--- START ---

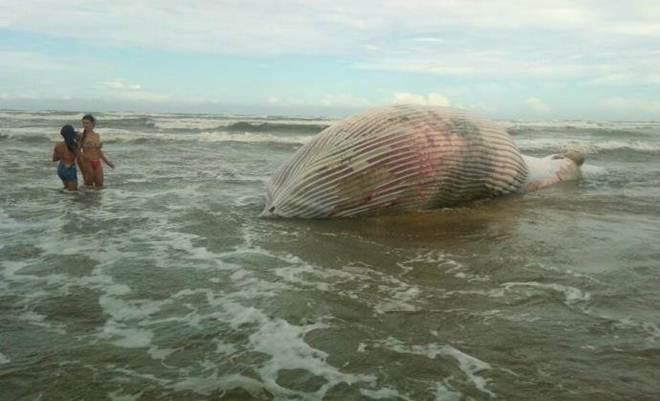 Baleia é encontrada morta em praia de Imbé, RS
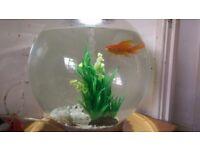 Biorb Fish Aquarium 30 litre with one beautiful Goldfish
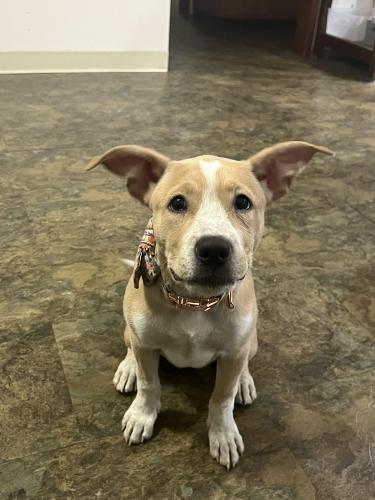 Found/Stray Female Dog last seen Verdugo Rd & Crestmoore Pl, Los Angeles, CA 90065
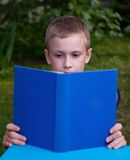 8-year schoolboy reading book Royalty Free Stock Images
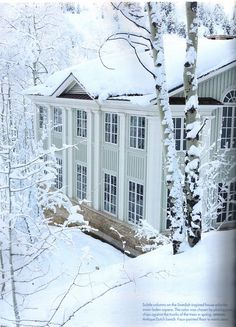 Domiciles. Swedish inspired Aspen home. Architect: Allan Greenberg.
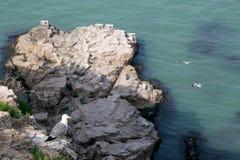 Hailu island black-tailed gulls Royalty Free Stock Photo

--- END ---

→ **Activity**
Your copy should hold exactly the lines from the one with "Domiciles. Swedish inspired" through the final line of the records, both ends included, and no pictures.

→ **Answer box**
 Domiciles. Swedish inspired Aspen home. Architect: Allan Greenberg.
 Hailu island black-tailed gulls Royalty Free Stock Photo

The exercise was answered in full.